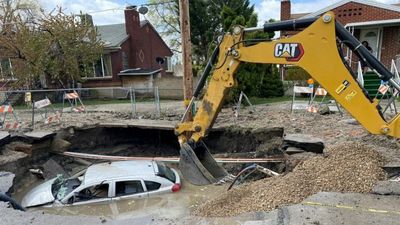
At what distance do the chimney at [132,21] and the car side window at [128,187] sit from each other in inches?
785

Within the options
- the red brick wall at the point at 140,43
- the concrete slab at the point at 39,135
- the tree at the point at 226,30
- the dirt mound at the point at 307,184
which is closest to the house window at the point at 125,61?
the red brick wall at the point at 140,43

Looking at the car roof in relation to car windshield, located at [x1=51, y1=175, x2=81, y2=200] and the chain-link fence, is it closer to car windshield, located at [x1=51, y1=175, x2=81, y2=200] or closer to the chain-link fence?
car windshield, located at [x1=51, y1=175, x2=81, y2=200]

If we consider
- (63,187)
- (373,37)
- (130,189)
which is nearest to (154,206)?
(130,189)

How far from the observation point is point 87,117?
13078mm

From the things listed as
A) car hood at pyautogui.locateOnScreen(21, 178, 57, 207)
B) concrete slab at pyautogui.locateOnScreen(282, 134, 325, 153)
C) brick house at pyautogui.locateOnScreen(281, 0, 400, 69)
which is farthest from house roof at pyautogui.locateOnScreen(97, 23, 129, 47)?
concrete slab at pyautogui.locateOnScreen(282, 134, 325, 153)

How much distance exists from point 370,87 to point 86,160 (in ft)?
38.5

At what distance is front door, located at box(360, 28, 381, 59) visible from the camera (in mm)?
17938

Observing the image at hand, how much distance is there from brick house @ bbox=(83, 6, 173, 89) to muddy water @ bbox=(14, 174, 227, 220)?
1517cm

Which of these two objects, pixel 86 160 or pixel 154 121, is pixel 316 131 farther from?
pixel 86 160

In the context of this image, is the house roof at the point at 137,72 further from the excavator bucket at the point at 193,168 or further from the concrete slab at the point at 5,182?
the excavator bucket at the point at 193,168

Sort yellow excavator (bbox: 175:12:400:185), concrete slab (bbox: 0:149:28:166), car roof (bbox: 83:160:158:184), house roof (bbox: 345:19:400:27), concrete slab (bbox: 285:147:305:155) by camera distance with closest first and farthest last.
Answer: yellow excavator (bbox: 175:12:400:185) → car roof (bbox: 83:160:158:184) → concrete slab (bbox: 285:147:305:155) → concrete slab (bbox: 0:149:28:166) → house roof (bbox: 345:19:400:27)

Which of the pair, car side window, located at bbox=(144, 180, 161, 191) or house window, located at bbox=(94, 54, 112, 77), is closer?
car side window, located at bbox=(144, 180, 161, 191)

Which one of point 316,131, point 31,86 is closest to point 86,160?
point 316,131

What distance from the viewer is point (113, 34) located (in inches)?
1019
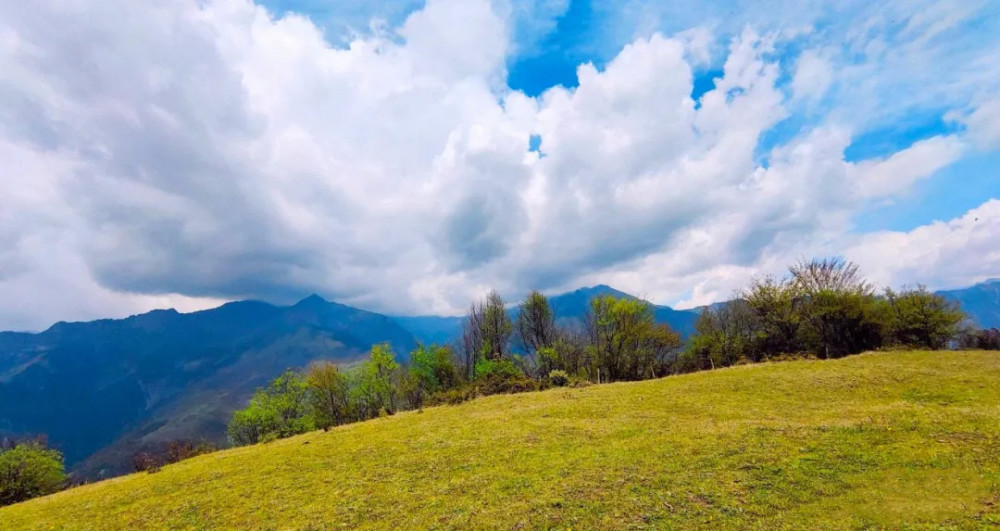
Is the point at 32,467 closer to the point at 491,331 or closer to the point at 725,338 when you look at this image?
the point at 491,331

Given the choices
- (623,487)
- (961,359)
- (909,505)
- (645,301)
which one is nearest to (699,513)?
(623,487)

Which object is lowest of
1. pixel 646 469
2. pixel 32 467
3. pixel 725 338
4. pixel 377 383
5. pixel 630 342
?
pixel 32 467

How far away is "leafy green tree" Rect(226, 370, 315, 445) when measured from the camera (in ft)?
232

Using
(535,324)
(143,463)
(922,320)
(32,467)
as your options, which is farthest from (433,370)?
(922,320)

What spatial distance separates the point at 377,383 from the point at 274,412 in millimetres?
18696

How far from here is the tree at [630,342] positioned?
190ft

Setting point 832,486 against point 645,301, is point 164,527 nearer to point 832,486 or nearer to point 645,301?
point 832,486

══════════════════════════════

◆ Task objective
Rewrite all of the items above with the phrase "brick house" replaced by "brick building" wherever it occurs, keeping everything else the same. Leave out the pictures.

◆ Task response
At what distance do the chimney at [132,21] and the car side window at [128,187] sit from each other in inches?
785

Within the options
- the red brick wall at the point at 140,43
- the concrete slab at the point at 39,135
- the tree at the point at 226,30
- the dirt mound at the point at 307,184
which is closest to the house window at the point at 125,61?
the red brick wall at the point at 140,43

Looking at the car roof in relation to car windshield, located at [x1=51, y1=175, x2=81, y2=200] and the chain-link fence, is it closer to car windshield, located at [x1=51, y1=175, x2=81, y2=200] or closer to the chain-link fence?
car windshield, located at [x1=51, y1=175, x2=81, y2=200]

If we consider
- (63,187)
- (373,37)
- (130,189)
which is nearest to (154,206)?
(130,189)

How far from the observation point is point 87,117?
13078mm

From the things listed as
A) car hood at pyautogui.locateOnScreen(21, 178, 57, 207)
B) concrete slab at pyautogui.locateOnScreen(282, 134, 325, 153)
C) brick building at pyautogui.locateOnScreen(281, 0, 400, 69)
which is farthest from house roof at pyautogui.locateOnScreen(97, 23, 129, 47)?
concrete slab at pyautogui.locateOnScreen(282, 134, 325, 153)

How much distance exists from point 370,87 to point 86,160 (in ft)?
38.5

At what distance is front door, located at box(360, 28, 381, 59) visible from the camera (in mm)?
17938

Observing the image at hand, how much distance is there from brick building @ bbox=(83, 6, 173, 89) to muddy water @ bbox=(14, 174, 227, 220)?
1517cm

Which of these two objects, pixel 86 160 or pixel 154 121, is pixel 316 131 farther from?
pixel 86 160

In the context of this image, is the house roof at the point at 137,72 further from the excavator bucket at the point at 193,168 or further from the concrete slab at the point at 5,182?
the excavator bucket at the point at 193,168

Sort yellow excavator (bbox: 175:12:400:185), concrete slab (bbox: 0:149:28:166), car roof (bbox: 83:160:158:184), house roof (bbox: 345:19:400:27), concrete slab (bbox: 285:147:305:155) by camera distance with closest first and farthest last.
Answer: yellow excavator (bbox: 175:12:400:185) → car roof (bbox: 83:160:158:184) → concrete slab (bbox: 285:147:305:155) → concrete slab (bbox: 0:149:28:166) → house roof (bbox: 345:19:400:27)

Which of the pair, car side window, located at bbox=(144, 180, 161, 191) or house window, located at bbox=(94, 54, 112, 77), is closer?
car side window, located at bbox=(144, 180, 161, 191)

Which one of point 316,131, point 31,86 is closest to point 86,160?
point 316,131

What distance from the viewer is point (113, 34) located (in inches)?
1019
Is the point at 32,467 closer to the point at 491,331 or closer to the point at 725,338 when you look at this image?
the point at 491,331

Given the choices
- (623,487)
- (961,359)
- (909,505)
- (645,301)
which one is nearest to (699,513)?
(623,487)

Which object is lowest of
1. pixel 646 469
2. pixel 32 467
3. pixel 725 338
4. pixel 377 383
5. pixel 630 342
?
pixel 32 467

How far away is "leafy green tree" Rect(226, 370, 315, 445) when measured from the camera (in ft)?
232

Using
(535,324)
(143,463)
(922,320)
(32,467)
as your options, which is farthest from (433,370)?
(922,320)

What spatial distance separates the point at 377,383 from the point at 274,412 in millimetres?
18696

How far from here is the tree at [630,342] positioned?
190ft

Setting point 832,486 against point 645,301, is point 164,527 nearer to point 832,486 or nearer to point 645,301?
point 832,486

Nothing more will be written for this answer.